===== Text provided =====
Our favorite meditation experts and yogis offer advice on creating sacred space, a place to practice stillness.
Richard Freeman, director of the Yoga Workshop in Boulder, Colorado, has created a sacred area for his meditation space.
From maharishis to Madonna, meditation’s popularity has spanned the ages. While there’s plenty of information on why and how you should meditate, there’s less guidance on exactly where you should commune with your inner self. Can you carve out a meditation space in a corner of your bedroom, or do you need an entirely separate room? If your meditation area faces north, will a cold wind blow through your soul? Are white walls and bare floors truly Zen? Will you ever achieve nirvana without the right wall hangings?
We asked meditation and yoga experts for tips on how they created meditation areas in their homes. Here’s what they had to say.
Freeman melds his decades of study of various yoga practices—Zen and Vipassana Buddhism, Sufism, and Western philosophy—into a unique teaching style. His videos and tapes on ashtanga yoga and yoga breathing are bestsellers. He’s director of the Yoga Workshop in Boulder, Colorado.
“A meditation room can be sanctified through prayer or chant to mark it as a sacred space,” Freeman says. “In the same way that you create a sacred space, you can create a sacred time for meditation by beginning and ending with a chant or bow. This ritual, done as you enter and leave your space, encourages a fresh look at the thoughts and feelings that arise within it.”
With more than twenty yoga videos to his credit, Yee has helped bring yoga out of the studio and into the living room. A former professional ballet dancer and philosophy student, he’s codirector of Piedmont Yoga Studio in Oakland, California.
“Everyone has something that’s special— a picture of a child, an old teddy bear, an old shirt, even a picture of Elvis,” Yee says. “Put whatever’s extremely individual in your meditation place—whatever draws you into a place of healing. I know one woman who collected dirt from every place she traveled and put it in a bowl in her meditation room. Center yourself in a place you’ve made your own.”
Chopra, an endocrinologist and former chief of staff at Boston Regional Medical Center, founded the Chopra Center for Well Being in 1995 in Carlsbad, California, to integrate Western medicine with the natural, traditional healing methods of the East. He’s one of the world’s best known advocates of the theory that mind, body, and spirit must all be involved in any healing process. Chopra has written more than 35 books and recorded more than 100 audiotapes, videos, and CDs on mind-body medicine.
“Meditation is a way of getting in touch with your soul where you find creativity within, creating a purpose and the spontaneous fulfillment of desire,” Chopra explains. “When I created that environment in my home I wanted it to be stark, spacious, simple, elegant, and beautiful.”
=====
* [Your tasks]:
- 1) In the article on meditation spaces, why does Freeman recommend beginning and ending meditation with a chant or bow? Respond in one to three sentences.
- 2) Continue the article on meditation spaces from the point after Chopra's remark that he wanted his space to be stark, spacious, simple, elegant, and beautiful.
===== Supplied entries =====
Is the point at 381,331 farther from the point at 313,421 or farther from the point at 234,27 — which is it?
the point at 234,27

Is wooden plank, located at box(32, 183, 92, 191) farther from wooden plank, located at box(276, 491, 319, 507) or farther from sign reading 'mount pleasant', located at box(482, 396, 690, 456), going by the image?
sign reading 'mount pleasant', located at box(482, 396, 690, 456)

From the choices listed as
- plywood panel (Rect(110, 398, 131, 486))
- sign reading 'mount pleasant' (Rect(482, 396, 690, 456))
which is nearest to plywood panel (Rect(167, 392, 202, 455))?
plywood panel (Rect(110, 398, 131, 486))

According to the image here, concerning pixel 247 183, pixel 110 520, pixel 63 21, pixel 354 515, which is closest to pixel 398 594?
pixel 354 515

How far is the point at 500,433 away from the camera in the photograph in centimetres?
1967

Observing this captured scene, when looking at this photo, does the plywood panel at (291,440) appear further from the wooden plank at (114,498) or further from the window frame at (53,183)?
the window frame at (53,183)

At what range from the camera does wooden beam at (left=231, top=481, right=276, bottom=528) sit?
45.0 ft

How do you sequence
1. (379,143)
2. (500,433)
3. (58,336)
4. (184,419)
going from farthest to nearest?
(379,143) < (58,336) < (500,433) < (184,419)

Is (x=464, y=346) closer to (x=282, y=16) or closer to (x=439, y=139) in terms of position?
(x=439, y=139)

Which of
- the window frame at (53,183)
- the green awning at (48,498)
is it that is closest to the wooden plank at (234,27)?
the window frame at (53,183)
=====
===== Supplied entries =====
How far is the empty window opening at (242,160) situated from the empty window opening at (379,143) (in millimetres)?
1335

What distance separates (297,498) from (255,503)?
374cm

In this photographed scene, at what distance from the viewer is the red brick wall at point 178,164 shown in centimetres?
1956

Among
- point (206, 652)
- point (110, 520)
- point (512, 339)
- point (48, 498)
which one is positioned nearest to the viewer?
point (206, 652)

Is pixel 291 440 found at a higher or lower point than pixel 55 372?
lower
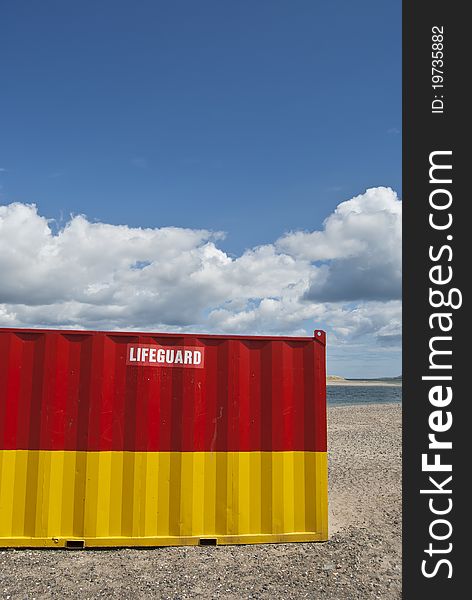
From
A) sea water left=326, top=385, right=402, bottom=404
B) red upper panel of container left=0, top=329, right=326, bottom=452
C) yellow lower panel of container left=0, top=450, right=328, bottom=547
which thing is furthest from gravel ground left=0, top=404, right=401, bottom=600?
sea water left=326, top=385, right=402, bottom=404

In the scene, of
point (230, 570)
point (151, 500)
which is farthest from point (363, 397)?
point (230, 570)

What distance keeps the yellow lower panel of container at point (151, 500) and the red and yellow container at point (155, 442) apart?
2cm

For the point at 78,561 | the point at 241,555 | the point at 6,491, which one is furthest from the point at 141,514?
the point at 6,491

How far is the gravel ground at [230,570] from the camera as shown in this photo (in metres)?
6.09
=====
===== Supplied entries =====
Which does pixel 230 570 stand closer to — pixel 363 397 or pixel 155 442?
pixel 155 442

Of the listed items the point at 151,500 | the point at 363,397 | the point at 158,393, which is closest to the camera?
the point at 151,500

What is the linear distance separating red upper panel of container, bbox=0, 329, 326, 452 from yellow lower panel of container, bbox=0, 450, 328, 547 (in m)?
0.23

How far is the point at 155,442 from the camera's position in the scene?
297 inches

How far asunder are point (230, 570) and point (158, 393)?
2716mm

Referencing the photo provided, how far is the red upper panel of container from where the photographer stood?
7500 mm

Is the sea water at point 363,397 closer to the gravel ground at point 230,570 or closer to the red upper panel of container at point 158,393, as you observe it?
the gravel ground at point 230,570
=====
* [Task responses]:
- 1) Freeman says this ritual creates a sacred time for meditation, in the same way that prayer or chant can mark a room as a sacred space. Done on entering and leaving the space, it encourages a fresh look at the thoughts and feelings that arise within it.

- 2)
Cofounder of YogaSource in Santa Fe, New Mexico, Little teaches yoga workshops around the world. His classes combine vinyasa yoga with meditation.
“My meditation room is of straw/clay construction, which allows the walls to breathe and support the prana that we build during meditation” Little says.“The mud plaster in the room is a soft tan color. Natural earth tones promote introspection and give the room warmth and a glow, whereas white isn’t as conducive to contemplative practice.”
Mars is a yoga guru to Hollywood stars, including actors David Duchovny and Owen Wilson. She’s known for her Zen Mama video for pregnant women as well as her Sacred Yoga series, “Pure Yoga for Beginners,” “Pure Power,” and “Pure Tranquility.”
“When I make a meditation space, the very first thing I have to do is clean up. Our homes are a reflection of our bodies—in the yogic sense, our intention is to clear the channels and purify,” Mars says. “We can do this in our homes by burning sage, cleaning the space with essential oils, opening windows, and clearing out the dead, old stuff. Then make your place sacred and alive by adding fresh flowers, a piece of fruit—something that symbolizes life, abundance, and fertility.”
Judith Hanson Lasater
Lasater studied yoga with B.K.S. Iyengar in India, has a Ph.D. in East-West philosophy, is a physical therapist, and has taught yoga and meditation since 1971. Thousands of people around the world attend her workshops and retreats each year.
“Our lives are very rich visually, with movies, the Internet, art, culture, magazines, and TV, so it can be really soothing to have a lot, lot less in your meditation space,” Lasater says. “Keep a comfortable chair or cushion to sit on, but I wouldn’t furnish the space. Leave it empty. A really spacious room is soothing.”